▶ PROBLEM DETAILS:
All lines below are to be output exactly as they stand.

MATERIAL SUPPLIED Block Start

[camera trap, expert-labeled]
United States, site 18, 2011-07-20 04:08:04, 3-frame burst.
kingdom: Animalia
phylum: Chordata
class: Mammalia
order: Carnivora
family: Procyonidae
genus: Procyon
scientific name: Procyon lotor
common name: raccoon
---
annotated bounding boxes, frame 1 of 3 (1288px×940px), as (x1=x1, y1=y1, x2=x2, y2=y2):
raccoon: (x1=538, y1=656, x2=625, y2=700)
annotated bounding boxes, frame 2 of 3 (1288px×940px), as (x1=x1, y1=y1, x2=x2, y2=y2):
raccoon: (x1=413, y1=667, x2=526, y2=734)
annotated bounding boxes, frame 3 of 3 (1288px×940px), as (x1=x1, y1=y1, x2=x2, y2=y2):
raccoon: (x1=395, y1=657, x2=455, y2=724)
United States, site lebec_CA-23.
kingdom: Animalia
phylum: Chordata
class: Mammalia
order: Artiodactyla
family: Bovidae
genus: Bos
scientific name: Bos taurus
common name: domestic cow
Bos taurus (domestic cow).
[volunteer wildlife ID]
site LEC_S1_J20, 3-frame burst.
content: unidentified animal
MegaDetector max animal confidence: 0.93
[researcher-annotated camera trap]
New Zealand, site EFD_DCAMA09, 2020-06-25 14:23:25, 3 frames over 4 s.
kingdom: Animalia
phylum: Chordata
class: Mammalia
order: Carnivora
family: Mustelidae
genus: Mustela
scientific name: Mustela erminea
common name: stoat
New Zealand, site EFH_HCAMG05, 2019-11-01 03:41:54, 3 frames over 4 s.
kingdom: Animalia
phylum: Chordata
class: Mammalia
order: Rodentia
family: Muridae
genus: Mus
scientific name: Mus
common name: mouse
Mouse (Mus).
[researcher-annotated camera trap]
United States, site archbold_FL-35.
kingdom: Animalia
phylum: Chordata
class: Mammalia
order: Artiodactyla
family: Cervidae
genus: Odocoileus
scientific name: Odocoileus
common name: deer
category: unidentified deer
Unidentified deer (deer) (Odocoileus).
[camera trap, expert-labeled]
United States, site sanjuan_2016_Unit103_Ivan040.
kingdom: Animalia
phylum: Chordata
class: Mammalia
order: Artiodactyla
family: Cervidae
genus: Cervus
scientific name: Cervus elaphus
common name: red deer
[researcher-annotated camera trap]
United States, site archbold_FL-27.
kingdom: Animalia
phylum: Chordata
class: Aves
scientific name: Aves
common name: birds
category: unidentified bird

MATERIAL SUPPLIED Block End

▶ SOLUTION TO THE EXERCISE:
[camera trap, expert-labeled]
United States, site 18, 2011-07-20 04:08:04, 3-frame burst.
kingdom: Animalia
phylum: Chordata
class: Mammalia
order: Carnivora
family: Procyonidae
genus: Procyon
scientific name: Procyon lotor
common name: raccoon
---
annotated bounding boxes, frame 1 of 3 (1288px×940px), as (x1=x1, y1=y1, x2=x2, y2=y2):
raccoon: (x1=538, y1=656, x2=625, y2=700)
annotated bounding boxes, frame 2 of 3 (1288px×940px), as (x1=x1, y1=y1, x2=x2, y2=y2):
raccoon: (x1=413, y1=667, x2=526, y2=734)
annotated bounding boxes, frame 3 of 3 (1288px×940px), as (x1=x1, y1=y1, x2=x2, y2=y2):
raccoon: (x1=395, y1=657, x2=455, y2=724)
United States, site lebec_CA-23.
kingdom: Animalia
phylum: Chordata
class: Mammalia
order: Artiodactyla
family: Bovidae
genus: Bos
scientific name: Bos taurus
common name: domestic cow
Bos taurus (domestic cow).
[volunteer wildlife ID]
site LEC_S1_J20, 3-frame burst.
content: unidentified animal
MegaDetector max animal confidence: 0.93
[researcher-annotated camera trap]
New Zealand, site EFD_DCAMA09, 2020-06-25 14:23:25, 3 frames over 4 s.
kingdom: Animalia
phylum: Chordata
class: Mammalia
order: Carnivora
family: Mustelidae
genus: Mustela
scientific name: Mustela erminea
common name: stoat
New Zealand, site EFH_HCAMG05, 2019-11-01 03:41:54, 3 frames over 4 s.
kingdom: Animalia
phylum: Chordata
class: Mammalia
order: Rodentia
family: Muridae
genus: Mus
scientific name: Mus
common name: mouse
Mouse (Mus).
[researcher-annotated camera trap]
United States, site archbold_FL-35.
kingdom: Animalia
phylum: Chordata
class: Mammalia
order: Artiodactyla
family: Cervidae
genus: Odocoileus
scientific name: Odocoileus
common name: deer
category: unidentified deer
Unidentified deer (deer) (Odocoileus).
[camera trap, expert-labeled]
United States, site sanjuan_2016_Unit103_Ivan040.
kingdom: Animalia
phylum: Chordata
class: Mammalia
order: Artiodactyla
family: Cervidae
genus: Cervus
scientific name: Cervus elaphus
common name: red deer
[researcher-annotated camera trap]
United States, site archbold_FL-27.
kingdom: Animalia
phylum: Chordata
class: Aves
scientific name: Aves
common name: birds
category: unidentified bird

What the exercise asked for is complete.